DOCUMENT PASSAGE:
Endeavor Bancorp Reports Record Net Income of $1.7 Million, for the Third Quarter of 2025; Results Highlighted by Steady Loan and Deposit Growth
SAN DIEGO, Oct. 28, 2025 (GLOBE NEWSWIRE) — Endeavor Bancorp (OTCQX: EDVR) (the “Company” or “Bancorp”), the holding company for Endeavor Bank (the “Bank”), today reported net income of $1.73 million, or $0.46 per diluted share, for the third quarter of 2025, compared to $1.07 million, or $0.28 per diluted share, for the second quarter of 2025, and $924,000, or $0.24 per diluted share, for the third quarter of 2024. All financial results are unaudited.
“Continued execution and focused strategy drove stronger profitability this quarter. The lower provision for loan loss expense in the third quarter reflects realized reductions in classified loans-driven by payoffs, upgrades, and a continued migration toward higher-quality assets within the loan portfolio,” said Julie Glance, CFO. “We achieved balanced loan and deposit growth while preserving margin stability, even as the prospect of interest rate cuts began to influence the market late in the quarter. The benefits of our prior investments in people and technology are now clearly reflected in improved efficiency, stronger client engagement, and enhanced operating performance. With a solid foundation and a lower rate environment on the horizon, we are well positioned to build on this success and deliver continued earnings growth and long-term shareholder value.”
Results for the third quarter of 2025 included a $396,000 provision for credit losses, reflecting continued prudent credit risk management. This compared to a $746,000 provision for credit losses in the second quarter of 2025, and a $609,000 provision for credit losses in the third quarter of 2024. Core pre-tax earnings, excluding taxes and loan loss provisions, was $2.86 million, an increase of $578,000, or 25.4%, compared to $2.28 million in the preceding quarter, and up from $1.93 million, a 47.9% increase, compared to the third quarter of 2024.
Income Statement
Earnings strength in the third quarter was supported by continued loan growth and improved earning asset yields. Total interest income on loans and bank deposits and investments was $12.2 million, an increase of $546,000 compared to the preceding quarter, while total interest expenses increased $253,000 during the same timeframe. Net interest income was $7.7 million in the third quarter of 2025, which was an increase of $293,000, or 4.0% compared to the preceding quarter and a 29.8% increase compared to the third quarter of 2024.

DATA ENTRIES:
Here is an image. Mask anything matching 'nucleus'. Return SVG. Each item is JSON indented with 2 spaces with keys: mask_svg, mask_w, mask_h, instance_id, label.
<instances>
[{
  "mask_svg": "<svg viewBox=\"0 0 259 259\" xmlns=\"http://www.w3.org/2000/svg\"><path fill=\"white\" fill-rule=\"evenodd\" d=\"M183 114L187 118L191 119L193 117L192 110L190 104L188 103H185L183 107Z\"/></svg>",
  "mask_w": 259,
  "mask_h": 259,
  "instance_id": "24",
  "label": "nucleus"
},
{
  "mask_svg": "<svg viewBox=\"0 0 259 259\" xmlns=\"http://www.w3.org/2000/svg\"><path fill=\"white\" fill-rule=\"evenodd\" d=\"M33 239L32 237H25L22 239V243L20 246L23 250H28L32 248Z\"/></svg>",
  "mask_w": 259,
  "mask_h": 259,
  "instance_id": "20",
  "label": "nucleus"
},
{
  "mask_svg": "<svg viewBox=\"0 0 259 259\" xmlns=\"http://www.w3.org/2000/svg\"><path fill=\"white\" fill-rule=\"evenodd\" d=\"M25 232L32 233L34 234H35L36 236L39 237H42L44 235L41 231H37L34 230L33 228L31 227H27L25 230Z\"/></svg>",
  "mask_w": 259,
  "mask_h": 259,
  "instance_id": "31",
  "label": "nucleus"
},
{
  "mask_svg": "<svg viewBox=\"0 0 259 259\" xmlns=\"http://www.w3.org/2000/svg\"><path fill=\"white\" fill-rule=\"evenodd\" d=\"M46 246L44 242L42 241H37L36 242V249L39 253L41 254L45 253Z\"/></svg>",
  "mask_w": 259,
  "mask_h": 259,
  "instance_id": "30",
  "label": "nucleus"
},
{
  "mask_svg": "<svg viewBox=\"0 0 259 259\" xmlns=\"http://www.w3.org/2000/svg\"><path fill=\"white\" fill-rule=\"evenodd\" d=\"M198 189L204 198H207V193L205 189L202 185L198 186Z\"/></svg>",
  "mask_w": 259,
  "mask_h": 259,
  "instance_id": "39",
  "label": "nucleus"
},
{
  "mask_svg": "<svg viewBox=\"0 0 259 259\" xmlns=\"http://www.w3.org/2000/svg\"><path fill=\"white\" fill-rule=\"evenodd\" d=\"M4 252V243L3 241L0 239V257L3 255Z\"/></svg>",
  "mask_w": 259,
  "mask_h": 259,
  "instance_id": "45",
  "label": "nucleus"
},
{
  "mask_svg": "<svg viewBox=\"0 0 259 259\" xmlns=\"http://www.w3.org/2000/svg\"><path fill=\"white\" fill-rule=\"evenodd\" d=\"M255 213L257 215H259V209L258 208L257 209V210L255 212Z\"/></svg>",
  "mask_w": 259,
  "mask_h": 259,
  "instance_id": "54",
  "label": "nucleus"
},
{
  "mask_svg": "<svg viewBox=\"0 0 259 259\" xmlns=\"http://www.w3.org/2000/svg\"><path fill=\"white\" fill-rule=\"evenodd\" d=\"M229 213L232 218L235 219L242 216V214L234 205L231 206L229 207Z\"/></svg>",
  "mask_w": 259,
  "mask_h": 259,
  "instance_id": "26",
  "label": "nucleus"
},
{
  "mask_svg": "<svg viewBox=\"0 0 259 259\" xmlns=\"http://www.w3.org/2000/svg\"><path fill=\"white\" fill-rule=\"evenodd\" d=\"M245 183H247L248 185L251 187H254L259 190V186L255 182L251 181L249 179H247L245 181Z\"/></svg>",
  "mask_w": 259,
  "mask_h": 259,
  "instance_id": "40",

WHAT TO DO:
A – List every percentage figure that appears in the Endeavor Bancorp earnings release.
B – Reproduce the entries from their first line through the line containing "114L187 118L191 119L193", swapping "anything" for "everything" and leaving everything else unchanged.

IN RESPONSE:
A – 25.4%, 47.9%, 4.0%, 29.8%

B –
Here is an image. Mask everything matching 'nucleus'. Return SVG. Each item is JSON indented with 2 spaces with keys: mask_svg, mask_w, mask_h, instance_id, label.
<instances>
[{
  "mask_svg": "<svg viewBox=\"0 0 259 259\" xmlns=\"http://www.w3.org/2000/svg\"><path fill=\"white\" fill-rule=\"evenodd\" d=\"M183 114L187 118L191 119L193 117L192 110L190 104L188 103H185L183 107Z\"/></svg>",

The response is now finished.